Est-ce donc un drame médiocre ? Je ne dis pas cela ; mais une tragédie au-dessous du médiocre, assurément. À tout coup la formule classique y est faussée. C’est le développement hasardeux (comme dans Christine) de toutes les aubaines de l’imagination : descriptions, dissertations, parabases, morceaux de couleur ou de déclamation. Le comte fait la leçon à son roi, et lui reproche « la sueur du peuple »[1]. Il dit, il dit aussi, il dit encore ; il n’en finit pas de dire[2]. Ruy Blas n’a qu’à bien se tenir, s’il veut dire mieux et plus longuement.

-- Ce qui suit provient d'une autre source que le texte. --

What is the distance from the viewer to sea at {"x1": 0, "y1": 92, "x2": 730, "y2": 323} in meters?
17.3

Mais si, au lieu de comparer Dumas à Corneille, je m’avise de songer à la Pucelle d’Orléans de Schiller, alors son œuvre me paraît vivante, scénique, historique ; alors toutes les scènes, même les leçons d’histoire, même l’érudition de fraîche date, sont l’action même ou subordonnées à l’action. La crise est plus forte que le système. Dumas rattrape son talent. Il redevient lui-même ; il s’empare du public, et le porte à la force des bras. Il peint à larges traits le départ de la chasse ; la scène de bravoure est enlevée allègrement :

Montjoie et Saint-Denis ! Charles à la rescousse[3] !


À la fin de l’acte IV, il tend tous les ressorts de la machine.

Où vous retrouverai-je ? — Ici, ce soir. — Ce soir[4] !


Il exécute, haut la main, la presque unique scène de

  1. Charles VII, III, sc. iv, p. 280.
  2. Charles VII, pp. 280 et 281.
  3. Charles VII, IV, sc. iv, p. 292.
  4. Charles VII, IV, sc. vi, p. 301.